O diretor caçou e destruiu todas
as cópias de "Fear and Desire"
-todas, menos uma, doada pelo
distribuidor do filme, Joseph
Burstyn, a George Eastman House, em Rochester, instituição que
tem um dos principais acervos de
cinema e fotografia do mundo.
Histórico
A fita ficou esquecida até 1989,
quando o italiano Paolo Cherchi
Usai, curador da instituição, foi
contratado. Ao chegar, Cherchi
Usai perguntou o que havia disponível de Kubrick. "Não muito",
responderam-lhe. ""Lolita", "2001",
"Medo e Desejo"... "Medo e Desejo'?! Eu não acreditei!", ele conta.
Segundo ele, a fita foi vista como
um "lendário filme perdido" por
mais de 25 anos.
Kubrick teria começado sua caça às cópias nos anos 60, após o
sucesso de "Lolita" (1962) e "Doutor Fantástico" (1963).
Em 1994, o Film Forum Festival
de Nova York conseguiu mostrar
a cópia. À época, Kubrick declarou que, se dependesse dele, a fita
não seria exibida publicamente.
Para ele, o filme não era "mais que
um exercício amador, inepto,
chato e pretensioso".
Kubrick conseguiu o compromisso de que aquela seria a última
vez que "Fear and Desire" seria
visto fora da George Eastman
House.
Receio do diretor
Cherchi Usai diz que o diretor,
notoriamente inacessível, "tinha
tanto medo de que a fita fosse exibida que me procurava, pessoalmente, sempre que algum festival
a solicitava".
No filme, rodado em preto-e-branco, quatro militares perdidos
em território inimigo, tentando
escapar, descobrem um posto
cheio de oficiais de alto escalão e
decidem matá-los.
Tempo e local são indefinidos.
O filme mostra uma guerra "fora
da história, sem outro país que
não mente sobre ela", ressaltando
os conflitos internos dos personagens em jogo por meio de seus
pensamentos.
O uso frequente dos "monólogos interiores" também tinha um
motivo técnico: o filme foi rodado
em silêncio, e o som foi adicionado depois, o que aumentou em
US$ 20 mil o orçamento inicial,
que era de US$ 13 mil. Para economizar, Kubrick usou pesticida
para imergir os personagens em
neblina na sequência final -o
pesticida era bem mais barato do
que um aparelho de fumaça na
época em que foi filmado.
O filme também foi a estréia do
diretor norte-americano Paul
Mazurski como ator, interpretando o soldado Sidney, que enlouquece no final.
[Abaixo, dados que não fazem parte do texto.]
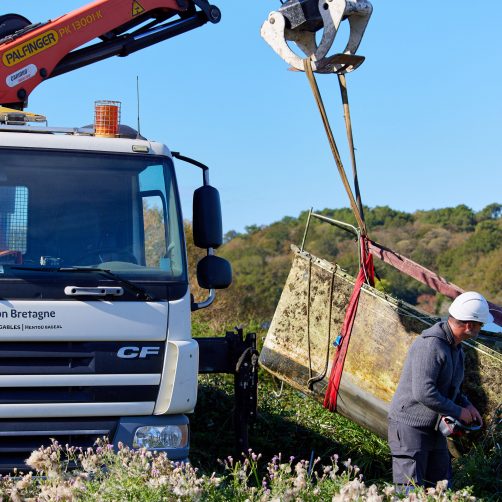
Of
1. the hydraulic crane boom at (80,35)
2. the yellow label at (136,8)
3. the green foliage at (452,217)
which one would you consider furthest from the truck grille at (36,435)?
the green foliage at (452,217)

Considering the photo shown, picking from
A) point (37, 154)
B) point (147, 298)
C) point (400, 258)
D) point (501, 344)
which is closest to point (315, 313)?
point (400, 258)

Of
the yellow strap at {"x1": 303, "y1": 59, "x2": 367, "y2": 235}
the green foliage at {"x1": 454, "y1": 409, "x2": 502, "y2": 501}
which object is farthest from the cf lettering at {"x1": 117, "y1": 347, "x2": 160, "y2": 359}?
the green foliage at {"x1": 454, "y1": 409, "x2": 502, "y2": 501}

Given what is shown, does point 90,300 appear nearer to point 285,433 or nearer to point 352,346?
point 352,346

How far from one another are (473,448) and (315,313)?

Dá para entender por que Kubrick queria evitar que o filme fosse visto. Apesar da bela fotografia,
do próprio diretor, algumas cenas
e diálogos de "Fear and Desire"
(Medo e Desejo) provocaram risadas na platéia.
Foi o caso da sequência em que
os quatro soldados do filme matam três inimigos que estavam
jantando.
Alternam-se imagens dos murros e pancadas com closes da comida: um pedaço de pão espremido entre os dedos de um soldado,
nacos de carne e batata ensopadas
espirrando para fora dos pratos.
"Poeta fracassado"
Após a matança, os soldados comem o resto do jantar do inimigo,
e o tenente reflete: "Passamos a
vida vendo as listas telefônicas,
procurando por nossos nomes
verdadeiros e endereços permanentes. Nenhum homem é uma
ilha, mas agora nós somos todos
ilhas".
O roteiro foi escrito por Howard
Sackler, amigo de colégio de Kubrick, que, depois, foi chamado
pelo diretor de "poeta fracassado".
"O filme já pertence à história.
Dizer que é ruim não é razão suficiente para destruí-lo", diz Cherchi Usai.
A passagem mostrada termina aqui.